> [Records for the exercise]:

----

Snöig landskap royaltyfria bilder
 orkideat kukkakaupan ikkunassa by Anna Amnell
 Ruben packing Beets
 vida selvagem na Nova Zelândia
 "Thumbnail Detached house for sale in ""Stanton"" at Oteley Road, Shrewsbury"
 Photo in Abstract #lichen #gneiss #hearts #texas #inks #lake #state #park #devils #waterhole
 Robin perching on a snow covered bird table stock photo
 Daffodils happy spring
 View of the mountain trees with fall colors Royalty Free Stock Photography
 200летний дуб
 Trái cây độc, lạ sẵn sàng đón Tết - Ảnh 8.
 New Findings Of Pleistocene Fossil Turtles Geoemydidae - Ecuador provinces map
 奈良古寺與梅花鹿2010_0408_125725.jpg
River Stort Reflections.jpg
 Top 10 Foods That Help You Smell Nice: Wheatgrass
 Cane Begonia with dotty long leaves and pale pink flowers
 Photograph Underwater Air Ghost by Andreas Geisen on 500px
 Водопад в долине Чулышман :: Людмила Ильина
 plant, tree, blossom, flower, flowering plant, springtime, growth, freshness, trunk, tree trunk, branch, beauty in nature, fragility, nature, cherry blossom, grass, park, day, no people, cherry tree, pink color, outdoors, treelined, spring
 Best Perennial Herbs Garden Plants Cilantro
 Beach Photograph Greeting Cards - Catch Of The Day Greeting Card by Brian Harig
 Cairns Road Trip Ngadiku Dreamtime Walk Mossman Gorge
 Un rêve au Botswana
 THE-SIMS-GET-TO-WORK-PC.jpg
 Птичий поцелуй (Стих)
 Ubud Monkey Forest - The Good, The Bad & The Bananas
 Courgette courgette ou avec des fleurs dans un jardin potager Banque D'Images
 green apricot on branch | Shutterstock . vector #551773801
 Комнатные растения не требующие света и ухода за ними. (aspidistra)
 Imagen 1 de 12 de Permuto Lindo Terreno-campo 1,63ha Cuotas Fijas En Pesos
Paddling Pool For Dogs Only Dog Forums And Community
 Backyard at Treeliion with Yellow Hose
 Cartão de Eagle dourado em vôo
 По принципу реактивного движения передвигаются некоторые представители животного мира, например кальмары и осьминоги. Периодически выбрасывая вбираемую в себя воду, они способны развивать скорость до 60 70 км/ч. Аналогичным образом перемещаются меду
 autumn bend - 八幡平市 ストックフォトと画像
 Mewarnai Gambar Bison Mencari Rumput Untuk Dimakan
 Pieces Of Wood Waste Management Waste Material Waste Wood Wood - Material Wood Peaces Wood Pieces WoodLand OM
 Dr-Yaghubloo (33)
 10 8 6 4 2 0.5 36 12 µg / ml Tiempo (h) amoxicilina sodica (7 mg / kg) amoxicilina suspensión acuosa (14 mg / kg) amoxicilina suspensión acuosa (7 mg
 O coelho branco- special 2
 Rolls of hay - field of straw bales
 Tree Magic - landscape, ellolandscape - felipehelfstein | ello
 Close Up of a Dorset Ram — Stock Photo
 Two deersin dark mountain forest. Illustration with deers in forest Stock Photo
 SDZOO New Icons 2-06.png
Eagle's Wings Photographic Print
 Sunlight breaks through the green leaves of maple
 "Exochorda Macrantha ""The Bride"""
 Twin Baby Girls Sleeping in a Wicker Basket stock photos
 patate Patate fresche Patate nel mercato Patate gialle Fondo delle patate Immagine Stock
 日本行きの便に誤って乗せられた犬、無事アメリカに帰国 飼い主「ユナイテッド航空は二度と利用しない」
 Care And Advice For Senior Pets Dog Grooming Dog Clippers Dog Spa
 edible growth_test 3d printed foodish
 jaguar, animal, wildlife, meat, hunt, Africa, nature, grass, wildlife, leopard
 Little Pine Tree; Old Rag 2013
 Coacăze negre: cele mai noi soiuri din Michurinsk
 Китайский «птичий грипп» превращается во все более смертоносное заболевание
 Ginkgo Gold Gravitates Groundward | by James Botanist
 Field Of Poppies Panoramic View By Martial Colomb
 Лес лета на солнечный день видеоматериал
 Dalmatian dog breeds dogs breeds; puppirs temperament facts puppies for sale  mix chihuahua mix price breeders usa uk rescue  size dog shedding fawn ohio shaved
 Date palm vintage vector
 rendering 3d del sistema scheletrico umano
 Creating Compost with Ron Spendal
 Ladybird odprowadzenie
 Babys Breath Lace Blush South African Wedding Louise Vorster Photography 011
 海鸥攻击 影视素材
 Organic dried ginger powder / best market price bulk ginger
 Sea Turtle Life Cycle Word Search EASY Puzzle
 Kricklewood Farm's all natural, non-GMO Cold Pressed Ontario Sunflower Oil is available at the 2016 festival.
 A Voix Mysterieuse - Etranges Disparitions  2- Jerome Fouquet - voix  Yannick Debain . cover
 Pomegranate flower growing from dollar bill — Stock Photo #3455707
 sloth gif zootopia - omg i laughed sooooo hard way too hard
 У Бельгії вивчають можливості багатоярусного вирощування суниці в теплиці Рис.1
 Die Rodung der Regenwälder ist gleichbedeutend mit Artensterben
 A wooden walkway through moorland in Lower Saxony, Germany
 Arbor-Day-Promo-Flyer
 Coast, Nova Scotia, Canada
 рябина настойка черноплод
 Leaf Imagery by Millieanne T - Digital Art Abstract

----

> [Aim of the exercise]: Print the data above exactly as it reads.

> [Task output]:
Snöig landskap royaltyfria bilder
 orkideat kukkakaupan ikkunassa by Anna Amnell
 Ruben packing Beets
 vida selvagem na Nova Zelândia
 "Thumbnail Detached house for sale in ""Stanton"" at Oteley Road, Shrewsbury"
 Photo in Abstract #lichen #gneiss #hearts #texas #inks #lake #state #park #devils #waterhole
 Robin perching on a snow covered bird table stock photo
 Daffodils happy spring
 View of the mountain trees with fall colors Royalty Free Stock Photography
 200летний дуб
 Trái cây độc, lạ sẵn sàng đón Tết - Ảnh 8.
 New Findings Of Pleistocene Fossil Turtles Geoemydidae - Ecuador provinces map
 奈良古寺與梅花鹿2010_0408_125725.jpg
River Stort Reflections.jpg
 Top 10 Foods That Help You Smell Nice: Wheatgrass
 Cane Begonia with dotty long leaves and pale pink flowers
 Photograph Underwater Air Ghost by Andreas Geisen on 500px
 Водопад в долине Чулышман :: Людмила Ильина
 plant, tree, blossom, flower, flowering plant, springtime, growth, freshness, trunk, tree trunk, branch, beauty in nature, fragility, nature, cherry blossom, grass, park, day, no people, cherry tree, pink color, outdoors, treelined, spring
 Best Perennial Herbs Garden Plants Cilantro
 Beach Photograph Greeting Cards - Catch Of The Day Greeting Card by Brian Harig
 Cairns Road Trip Ngadiku Dreamtime Walk Mossman Gorge
 Un rêve au Botswana
 THE-SIMS-GET-TO-WORK-PC.jpg
 Птичий поцелуй (Стих)
 Ubud Monkey Forest - The Good, The Bad & The Bananas
 Courgette courgette ou avec des fleurs dans un jardin potager Banque D'Images
 green apricot on branch | Shutterstock . vector #551773801
 Комнатные растения не требующие света и ухода за ними. (aspidistra)
 Imagen 1 de 12 de Permuto Lindo Terreno-campo 1,63ha Cuotas Fijas En Pesos
Paddling Pool For Dogs Only Dog Forums And Community
 Backyard at Treeliion with Yellow Hose
 Cartão de Eagle dourado em vôo
 По принципу реактивного движения передвигаются некоторые представители животного мира, например кальмары и осьминоги. Периодически выбрасывая вбираемую в себя воду, они способны развивать скорость до 60 70 км/ч. Аналогичным образом перемещаются меду
 autumn bend - 八幡平市 ストックフォトと画像
 Mewarnai Gambar Bison Mencari Rumput Untuk Dimakan
 Pieces Of Wood Waste Management Waste Material Waste Wood Wood - Material Wood Peaces Wood Pieces WoodLand OM
 Dr-Yaghubloo (33)
 10 8 6 4 2 0.5 36 12 µg / ml Tiempo (h) amoxicilina sodica (7 mg / kg) amoxicilina suspensión acuosa (14 mg / kg) amoxicilina suspensión acuosa (7 mg
 O coelho branco- special 2
 Rolls of hay - field of straw bales
 Tree Magic - landscape, ellolandscape - felipehelfstein | ello
 Close Up of a Dorset Ram — Stock Photo
 Two deersin dark mountain forest. Illustration with deers in forest Stock Photo
 SDZOO New Icons 2-06.png
Eagle's Wings Photographic Print
 Sunlight breaks through the green leaves of maple
 "Exochorda Macrantha ""The Bride"""
 Twin Baby Girls Sleeping in a Wicker Basket stock photos
 patate Patate fresche Patate nel mercato Patate gialle Fondo delle patate Immagine Stock
 日本行きの便に誤って乗せられた犬、無事アメリカに帰国 飼い主「ユナイテッド航空は二度と利用しない」
 Care And Advice For Senior Pets Dog Grooming Dog Clippers Dog Spa
 edible growth_test 3d printed foodish
 jaguar, animal, wildlife, meat, hunt, Africa, nature, grass, wildlife, leopard
 Little Pine Tree; Old Rag 2013
 Coacăze negre: cele mai noi soiuri din Michurinsk
 Китайский «птичий грипп» превращается во все более смертоносное заболевание
 Ginkgo Gold Gravitates Groundward | by James Botanist
 Field Of Poppies Panoramic View By Martial Colomb
 Лес лета на солнечный день видеоматериал
 Dalmatian dog breeds dogs breeds; puppirs temperament facts puppies for sale  mix chihuahua mix price breeders usa uk rescue  size dog shedding fawn ohio shaved
 Date palm vintage vector
 rendering 3d del sistema scheletrico umano
 Creating Compost with Ron Spendal
 Ladybird odprowadzenie
 Babys Breath Lace Blush South African Wedding Louise Vorster Photography 011
 海鸥攻击 影视素材
 Organic dried ginger powder / best market price bulk ginger
 Sea Turtle Life Cycle Word Search EASY Puzzle
 Kricklewood Farm's all natural, non-GMO Cold Pressed Ontario Sunflower Oil is available at the 2016 festival.
 A Voix Mysterieuse - Etranges Disparitions  2- Jerome Fouquet - voix  Yannick Debain . cover
 Pomegranate flower growing from dollar bill — Stock Photo #3455707
 sloth gif zootopia - omg i laughed sooooo hard way too hard
 У Бельгії вивчають можливості багатоярусного вирощування суниці в теплиці Рис.1
 Die Rodung der Regenwälder ist gleichbedeutend mit Artensterben
 A wooden walkway through moorland in Lower Saxony, Germany
 Arbor-Day-Promo-Flyer
 Coast, Nova Scotia, Canada
 рябина настойка черноплод
 Leaf Imagery by Millieanne T - Digital Art Abstract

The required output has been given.